(Texte à analyser)
====
Ces Sociétés de Projet se financeront par emprunts groupés levés sur les marchés financiers,
remboursables par les recettes d’une fiscalité locale dédiée, présentée comme ayant été
demandée par les Collectivités Territoriales.
1 Un montage financier opportuniste et confus en totale rupture de doctrine fiscale et de
répartition des compétences publiques .
Afin , à la fois , de débudgétiser autant que possible les concours publics au financement des
3 lignes nouvelles décidées par le Gouvernement Castex , d’inscrire la participation
financière des Collectivités locales dans la durée de l’ouvrage et de ses aléas et non plus par
fonds de concours ponctuels, et de mobiliser une fiscalité locale la plus furtive que possible ,
les fonds propres des Sociétés de Projet instituées pour chacun des 3 ouvrages , seront
dotées de trois taxes locales , vouées à assoir et rembourser leurs emprunts sur les marchés
financiers :
Une nouvelle taxe spéciale d’équipement prélevée sur les ménages résidents à une
heure ou moins de voiture d’une future gare TGV de la ligne ( art 1609 H du CGI) .
Instaurée par amendement gouvernemental ( 21 décembre 2021) à la loi de finances
2022 , plafonnée à 24 millions d’euros et à prise d’effet à compter du 1 er Janvier
2023 . Cette taxe a déjà été réévaluée à 29,5 millions d’euros par le Senat et indexée
sur l’inflation par amendement à la loi de finances 2023( Raynal) . Le calcul du temps
de trajet déterminant de la fiscalisation est bien évidemment parfaitement arbitraire
en fonction des conditions de trafic et d’accessibilité des gares TGV , notamment à
l’heure de pointe pour ce qui concerne les gares centrales des principales
agglomérations.
2
o Un amendement sénatorial (Raynal) daté du 21 novembre 2022 a par ailleurs
instauré un « centime additionnel » de + 34% aux taxes de séjour perçues dans les
3 Régions concernées : à compter de 2023 dans les 3 départements du Var, des
Alpes-Maritimes et des Bouches du Rhône et à compter de 2014 dans les
Départements de la Gironde, du Lot et Garonne , des Landes , des Pyrénées
Atlantiques , du Tarn et Garonne, de la Haute Garonne, de l’Ariège du Gers , du Lot
et du Tarn pour GPSO ; de l’Hérault, de l’Aude et des Pyrénées Orientales pou LNMP .
====
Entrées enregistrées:
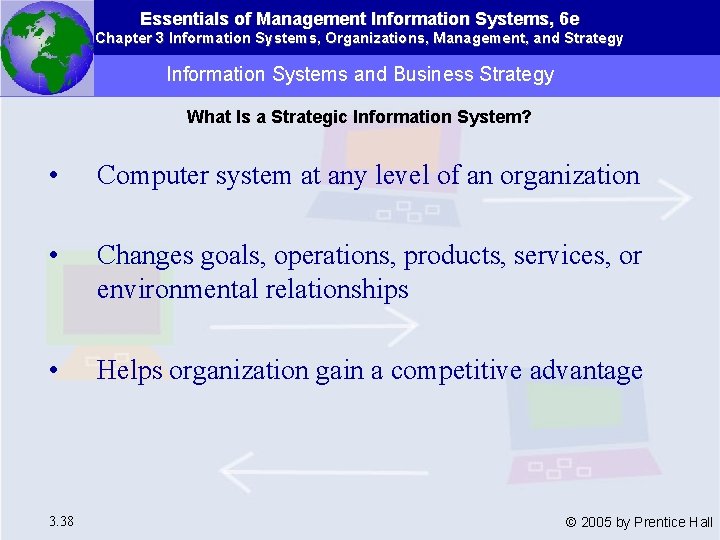 Essentials of Management Information Systems, 6e
Chapter 3 Information Systems, Organizations, Management, and Strategy

Information Systems and Business Strategy

What Is a Strategic Information System?

• Computer system at any level of an organization

• Changes goals, operations, products, services, or environmental relationships

• Helps organization gain a competitive advantage

3.38

© 2005 by Prentice Hall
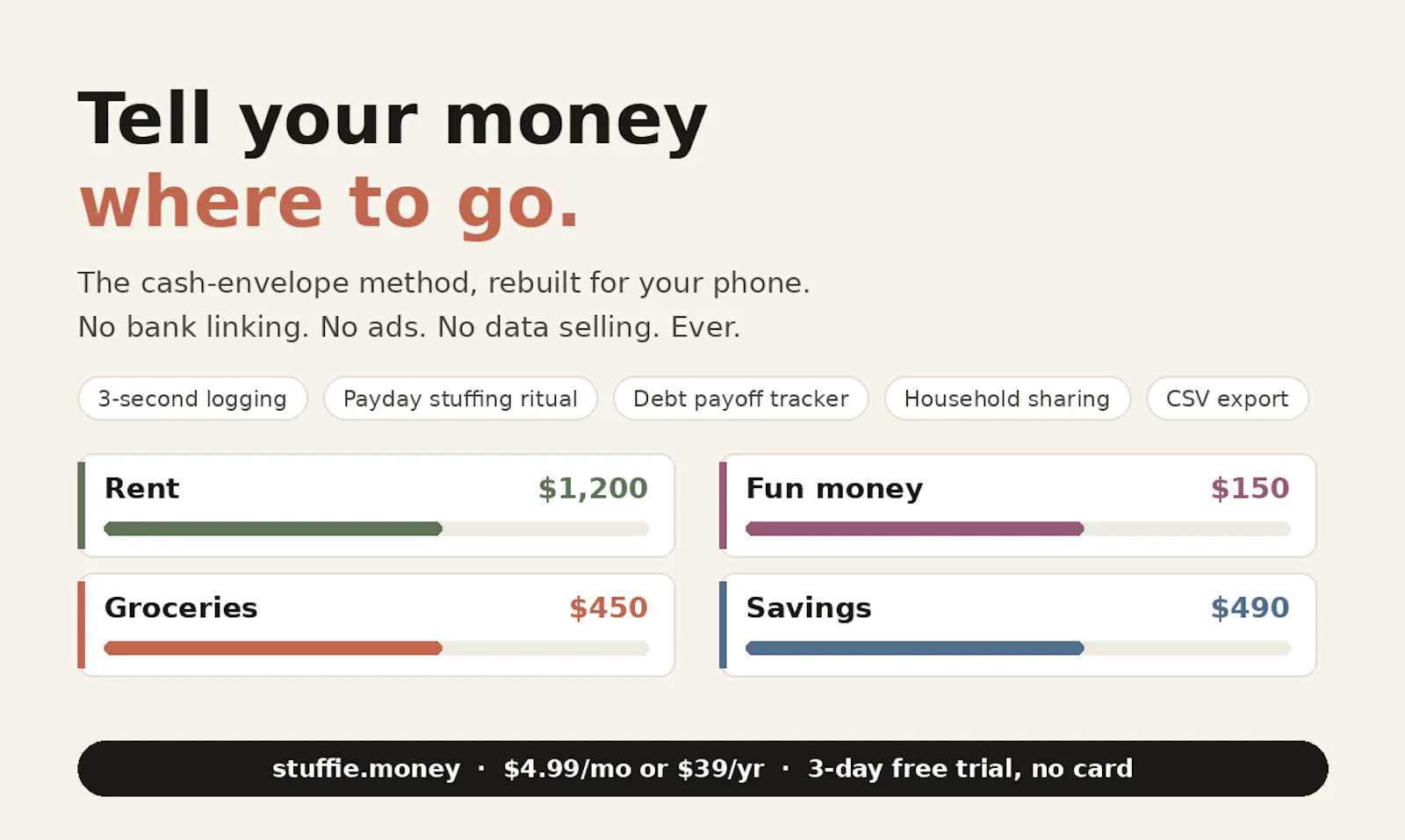 Tell your money
where to go.

The cash-envelope method, rebuilt for your phone.
No bank linking. No ads. No data selling. Ever.

3-second logging

Payday stuffing ritual

Debt payoff tracker

Household sharing

CSV export

Rent $1,200

Groceries $450

Fun money $150

Savings $490

stuffie.money · $4.99/mo or $39/yr · 3-day free trial, no card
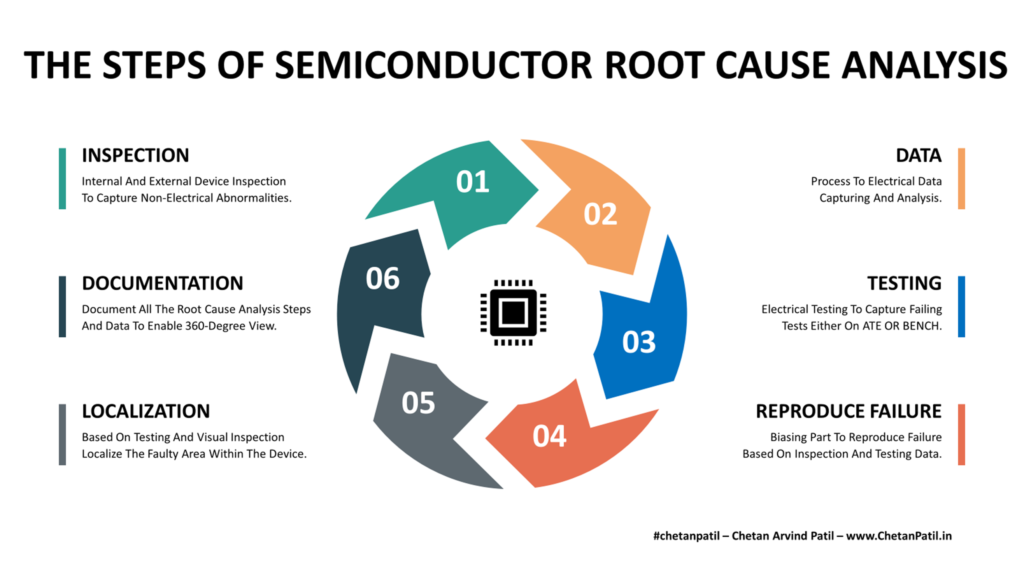 THE STEPS OF SEMICONDUCTOR ROOT CAUSE ANALYSIS

INSPECTION
Internal And External Device Inspection To Capture Non-Electrical Abnormalities.

DOCUMENTATION
Document All The Root Cause Analysis Steps And Data To Enable 360-Degree View.

LOCALIZATION
Based On Testing And Visual Inspection Localize The Faulty Area Within The Device.

01

02

03

04

05

06

DATA
Process To Electrical Data Capturing And Analysis.

TESTING
Electrical Testing To Capture Failing Tests Either On ATE OR BENCH.

REPRODUCE FAILURE
Biasing Part To Reproduce Failure Based On Inspection And Testing Data.

#chetanpatil – Chetan Arvind Patil – www.ChetanPatil.in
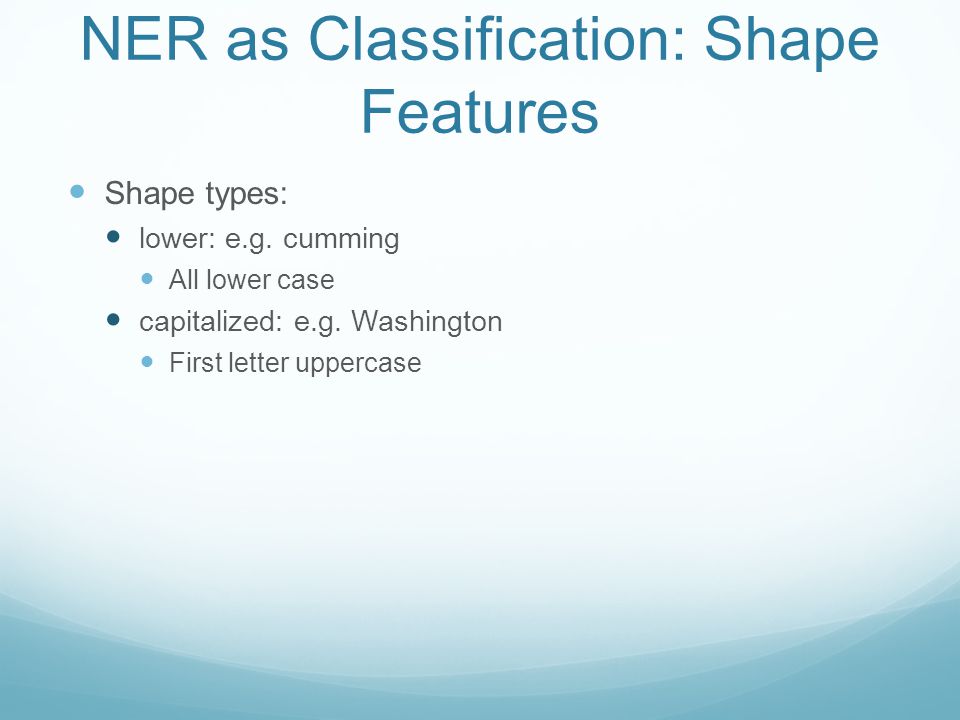 NER as Classification: Shape Features

Shape types:

lower: e.g. cumming

All lower case

capitalized: e.g. Washington

First letter uppercase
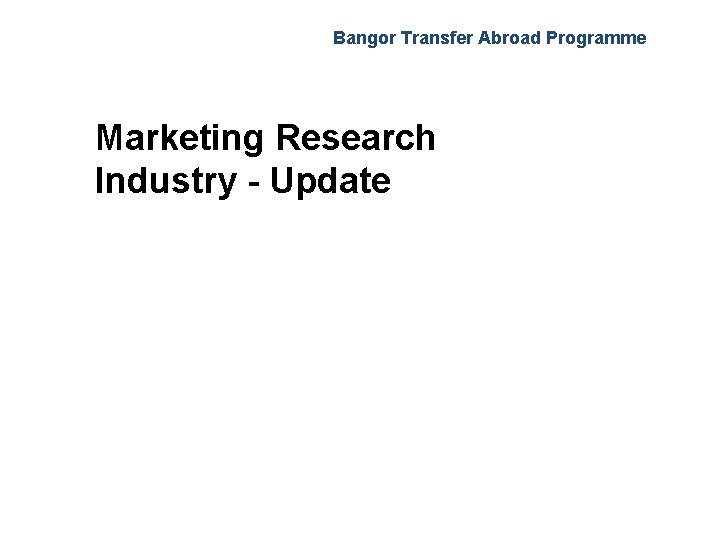 Bangor Transfer Abroad Programme

Marketing Research Industry - Update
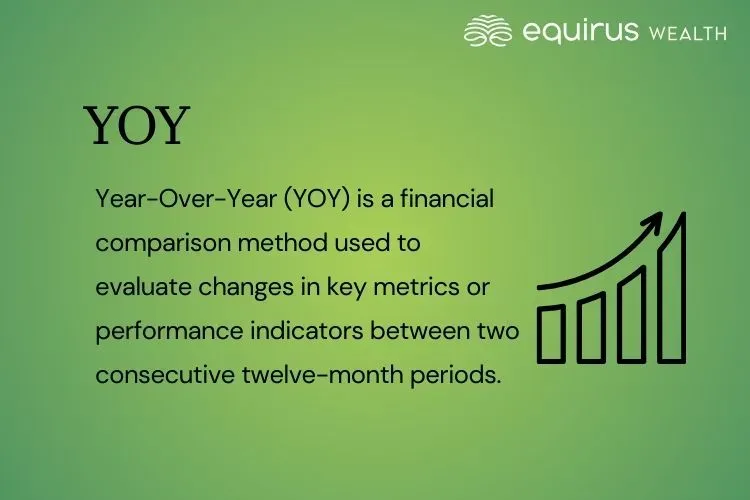 equirus WEALTH

YOY

Year-Over-Year (YOY) is a financial comparison method used to evaluate changes in key metrics or performance indicators between two consecutive twelve-month periods.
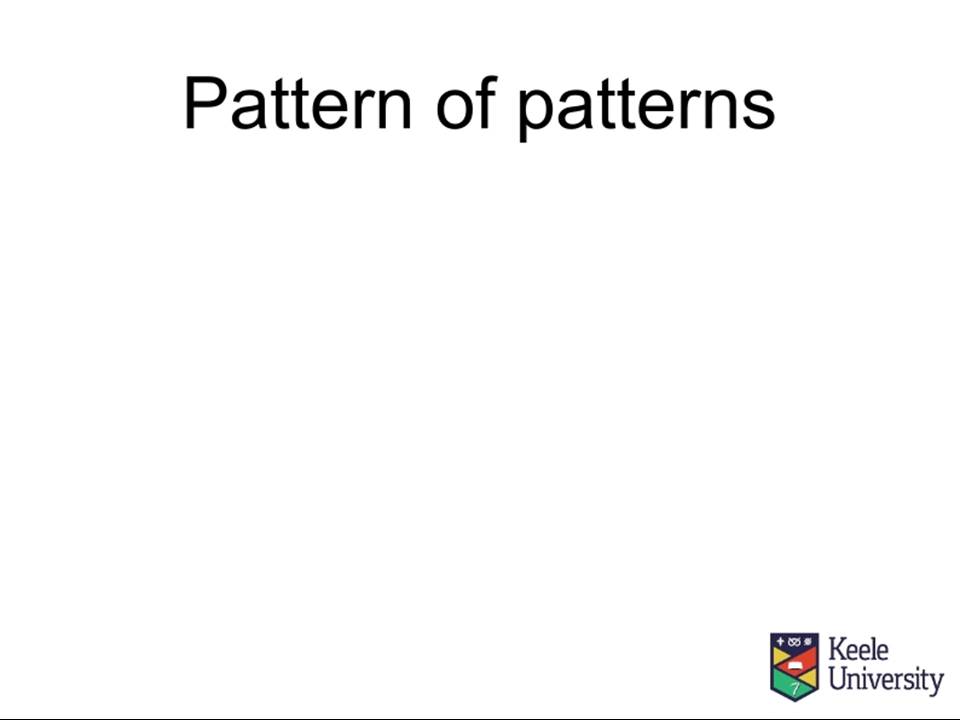 Pattern of patterns

Keele University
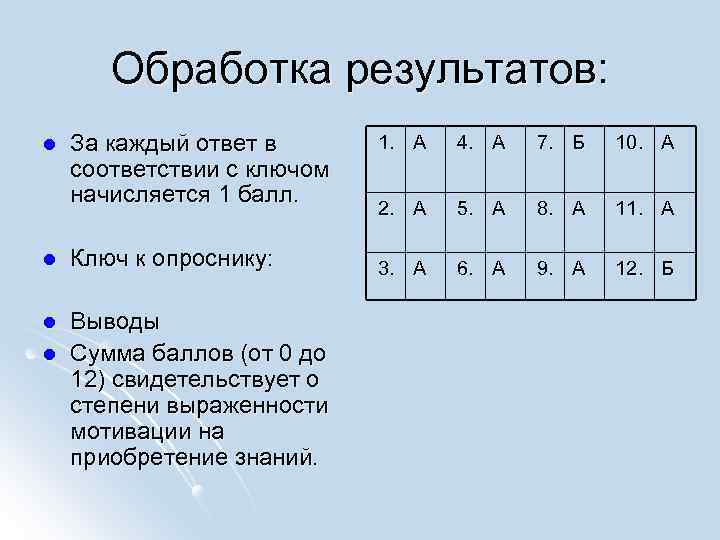 Обработка результатов:

- За каждый ответ в соответствии с ключом начисляется 1 балл.
- Ключ к опроснику:
- Выводы
- Сумма баллов (от 0 до 12) свидетельствует о степени выраженности мотивации на приобретение знаний.

| 1. | А | 4. | А | 7. | Б | 10. | А |
|---|---|---|---|---|---|---|---|
| 2. | А | 5. | А | 8. | А | 11. | А |
| 3. | А | 6. | А | 9. | А | 12. | Б |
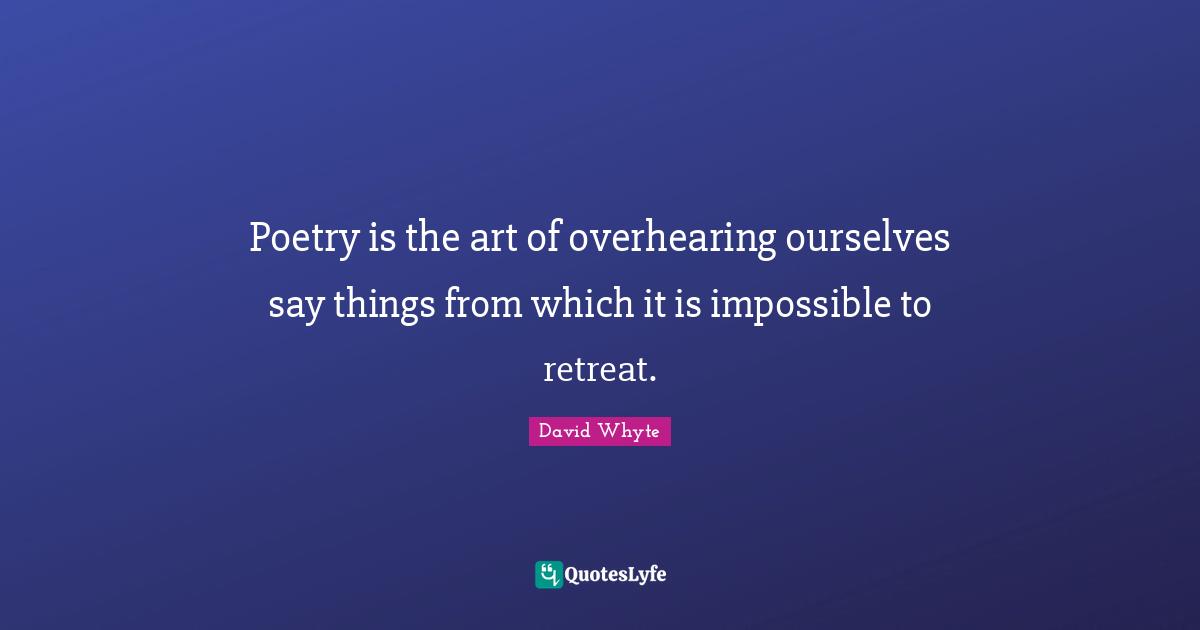 Poetry is the art of overhearing ourselves say things from which it is impossible to retreat.

David Whyte

QuotesLyfe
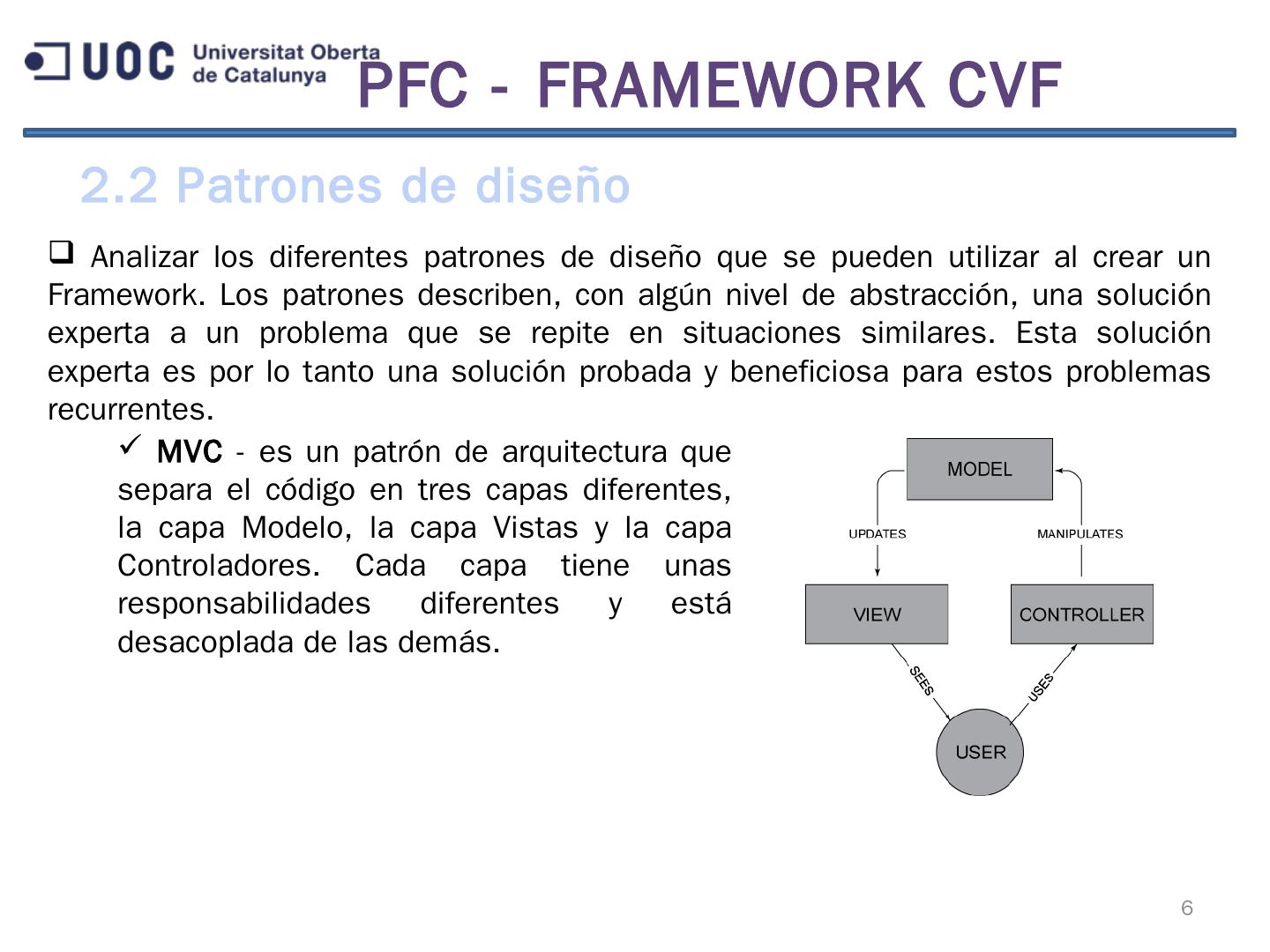 UOC Universitat Oberta de Catalunya

PFC - FRAMEWORK CVF

2.2 Patrones de diseño

❑ Analizar los diferentes patrones de diseño que se pueden utilizar al crear un Framework. Los patrones describen, con algún nivel de abstracción, una solución experta a un problema que se repite en situaciones similares. Esta solución experta es por lo tanto una solución probada y beneficiosa para estos problemas recurrentes.

✓ MVC - es un patrón de arquitectura que separa el código en tres capas diferentes, la capa Modelo, la capa Vistas y la capa Controladores. Cada capa tiene unas responsabilidades diferentes y está desacoplada de las demás.

MODEL
UPDATES
MANIPULATES
VIEW
CONTROLLER
SEES
USES
USER

6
====
(Exercices)
1. Répondez aux questions suivantes à l'aide du texte sur le financement des lignes nouvelles.
(a) Comment les Sociétés de Projet se financeront-elles ?
(b) À quel montant la nouvelle taxe spéciale d'équipement a-t-elle d'abord été plafonnée ?
(c) Quel taux le « centime additionnel » ajoute-t-il aux taxes de séjour ?
2. Indiquez si chacune des affirmations suivantes est conforme au texte sur le financement des lignes nouvelles, en citant les mots du texte qui le prouvent.
(a) La taxe spéciale d'équipement vise les ménages qui résident à une heure ou moins de voiture d'une future gare TGV.
(b) La taxe spéciale d'équipement a été instaurée par un amendement sénatorial.
(c) Le Sénat a réévalué cette taxe à 29,5 millions d'euros.
3. Prolongez le texte sur le financement des lignes nouvelles à partir de l'endroit où il s'arrête.

(Réponses par exercice)
1.
(a) Par emprunts groupés levés sur les marchés financiers, remboursables par les recettes d'une fiscalité locale dédiée.
(b) À 24 millions d'euros.
(c) + 34 %.

2.
(a) Oui : « prélevée sur les ménages résidents à une heure ou moins de voiture d’une future gare TGV de la ligne ».
(b) Non : « Instaurée par amendement gouvernemental ».
(c) Oui : « Cette taxe a déjà été réévaluée à 29,5 millions d’euros par le Senat ».

3.
Ainsi des départements qui ont pour ressource essentielle le tourisme, comme
l’Ariège, le Lot et de très nombreuses communes rurales enclavées qui s’efforcent de
développer le tourisme intérieur sont surtaxées alors que la plupart de leurs
établissements ne sont pas accessibles par chemin de fer ..
o Une taxe spéciale d’équipement complémentaire, instaurée par le même
amendement Raynal en PLF 2023 , acquittable dans les communes concernées par
la première instaurée en LF 2022, recouvrée sur l’immobilier de bureaux, les locaux
commerciaux, les surfaces de stationnement et les espaces de stockage .
Ainsi , à titre d’exemple , les deux taxes d’équipement sur les ménages et sur les
activités économiques prélevées pour financer la LGV GPSO dans les villages et
bourgs ruraux du Sud de la Charente Maritime ou du centre des Landes ne
concerneront pas les résidents et entreprises de La Rochelle , Saintes ou Royan , ni
ceux de Mimizan et Biscarosse ( mais ceux de Sanguinet sur le même lac !) , dans
les mêmes départements ( art 1609 H du CGI introduit en PLF 2022) ! De façon
générale ces taxes frapperont très largement les petits villages et bourgs ruraux qui
s’efforcent de développer le tourisme intérieur et de conserver les rares commerces
et entreprises artisanales qui y sont implantées , notamment en Ariége, dans le Tarn
, le Tarn et Garonne , le Lot et Garonne, le Gers , l’Aude , la Haute Lande , le sud
Charente et le sud Saintonge . En revanche les très courues Ile de Ré et presqu’ile du
Cap Ferret en sont préservées ..
Des communes rurales aujourd’hui desservies par le TGV en gare de Libourne ,
comme Abzac, Pomerol, Saint Médard de Guizieres , Saint Seurin sur l’Isle et
l’ensemble du libournais , sont mises à contribution pour financer Bordeaux-
Toulouse-Dax ...
La mise en place de ces taxations locales pour financer un service commercial de trains lourds
s’inscrit dans une tendance lourde à un très net désengagement relatif des financements nationaux
(Etat et SNCF), au gré des générations successives de LGV . ( Cf Crozet TIM n° 532 Mars Avril 2022 )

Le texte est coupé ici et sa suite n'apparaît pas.